Sentinelle de pierre dressée depuis le Néolithique, le menhir de Kergo veille sur les landes de Carnac, témoin solitaire d'une civilisation mégalithique qui fit de cette terre bretonne le centre du monde préhistorique.
Sur la commune de Carnac, dans le Morbihan, le menhir de Kergo s'élève comme une ponctuation solennelle dans un paysage où la pierre et le ciel entretiennent un dialogue millénaire. Monument classé depuis 1889 — parmi les premières protections accordées au titre des Monuments Historiques en France —, il appartient à cette constellation de mégalithes qui fait de la région carnacoise un sanctuaire archéologique sans équivalent en Europe occidentale. Le menhir de Kergo est un bloc de granite local, extrait et façonné par des mains néolithiques il y a plus de cinq mille ans. Sa silhouette trapue ou élancée, selon l'angle du regard, s'impose dans la végétation de landes basses et de chênes torturés par le vent atlantique. Contrairement aux alignements célébrissimes du Ménec ou de Kermario, Kergo présente un caractère isolé qui lui confère une présence particulièrement intense — un menhir seul parle plus directement à l'imagination qu'une armée de pierres. L'expérience de visite y est intime et presque contemplative.

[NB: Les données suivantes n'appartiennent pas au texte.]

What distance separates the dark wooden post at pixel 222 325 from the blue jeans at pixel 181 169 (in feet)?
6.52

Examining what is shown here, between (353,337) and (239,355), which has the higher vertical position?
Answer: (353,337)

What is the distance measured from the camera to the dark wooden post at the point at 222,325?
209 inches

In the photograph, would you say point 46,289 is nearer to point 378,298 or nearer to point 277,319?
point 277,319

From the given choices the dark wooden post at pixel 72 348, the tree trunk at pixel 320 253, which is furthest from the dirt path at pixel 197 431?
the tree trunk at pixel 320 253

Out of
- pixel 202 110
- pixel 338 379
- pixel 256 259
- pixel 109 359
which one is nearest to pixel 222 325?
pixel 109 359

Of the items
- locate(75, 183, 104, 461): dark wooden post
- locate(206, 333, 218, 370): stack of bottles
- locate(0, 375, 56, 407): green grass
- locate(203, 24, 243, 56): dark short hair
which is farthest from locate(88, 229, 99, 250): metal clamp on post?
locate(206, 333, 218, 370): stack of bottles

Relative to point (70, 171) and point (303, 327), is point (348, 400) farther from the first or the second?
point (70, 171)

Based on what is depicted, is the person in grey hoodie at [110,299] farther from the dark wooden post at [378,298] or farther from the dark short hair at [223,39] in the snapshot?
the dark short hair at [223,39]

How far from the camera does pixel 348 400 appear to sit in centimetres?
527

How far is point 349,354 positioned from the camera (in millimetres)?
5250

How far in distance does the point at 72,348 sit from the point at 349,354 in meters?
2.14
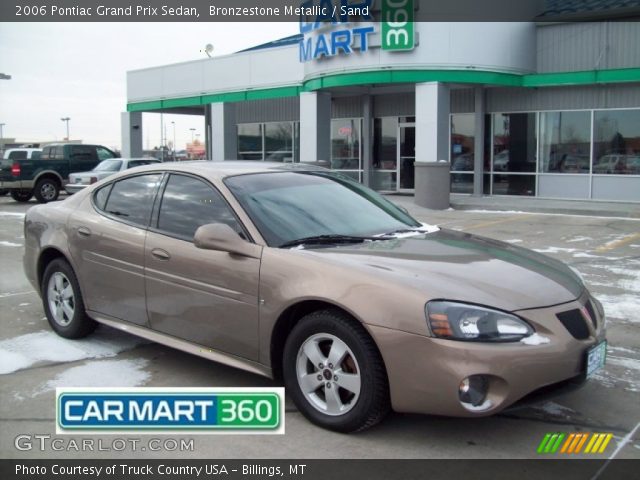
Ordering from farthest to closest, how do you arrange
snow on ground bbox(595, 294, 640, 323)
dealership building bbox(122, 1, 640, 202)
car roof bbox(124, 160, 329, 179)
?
dealership building bbox(122, 1, 640, 202)
snow on ground bbox(595, 294, 640, 323)
car roof bbox(124, 160, 329, 179)

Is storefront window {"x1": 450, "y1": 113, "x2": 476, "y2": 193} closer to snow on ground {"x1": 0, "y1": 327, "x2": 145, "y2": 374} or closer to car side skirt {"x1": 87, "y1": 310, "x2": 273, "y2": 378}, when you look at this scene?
snow on ground {"x1": 0, "y1": 327, "x2": 145, "y2": 374}

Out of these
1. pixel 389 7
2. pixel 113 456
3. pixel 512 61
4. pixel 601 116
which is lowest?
pixel 113 456

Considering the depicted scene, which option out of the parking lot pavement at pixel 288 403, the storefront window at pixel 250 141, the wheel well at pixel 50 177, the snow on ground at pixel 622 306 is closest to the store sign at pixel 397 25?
the storefront window at pixel 250 141

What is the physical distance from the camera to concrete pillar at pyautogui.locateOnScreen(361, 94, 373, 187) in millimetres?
22062

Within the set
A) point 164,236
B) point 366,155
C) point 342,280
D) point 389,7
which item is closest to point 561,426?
point 342,280

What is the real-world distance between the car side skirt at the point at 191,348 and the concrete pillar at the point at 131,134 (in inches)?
947

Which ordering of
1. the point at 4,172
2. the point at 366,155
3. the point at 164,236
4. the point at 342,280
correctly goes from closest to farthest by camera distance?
1. the point at 342,280
2. the point at 164,236
3. the point at 4,172
4. the point at 366,155

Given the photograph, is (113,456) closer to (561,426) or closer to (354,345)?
(354,345)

Loin des flux touristiques qui convergent vers les grands alignements, le visiteur se retrouve face à la pierre dans un quasi-silence, propice à la méditation sur le temps long de l'histoire humaine. La lumière rasante du matin ou du soir de fin d'été fait saillir les irrégularités de la roche et révèle, parfois, de légères traces de polissage témoignant du soin apporté par les bâtisseurs néolithiques à leur ouvrage. Le cadre naturel renforce l'émotion : entre bocage breton et lande à ajoncs, avec, selon les orientations, une échappée vers la mer ou vers les champs ondulants du Morbihan intérieur. Kergo invite à une promenade lente, à pied ou à vélo, dans un territoire où chaque champ recèle potentiellement un vestige d'un passé vertigineux. Pour les amoureux du patrimoine préhistorique, il constitue une étape essentielle dans la découverte du territoire mégalithique carnacois.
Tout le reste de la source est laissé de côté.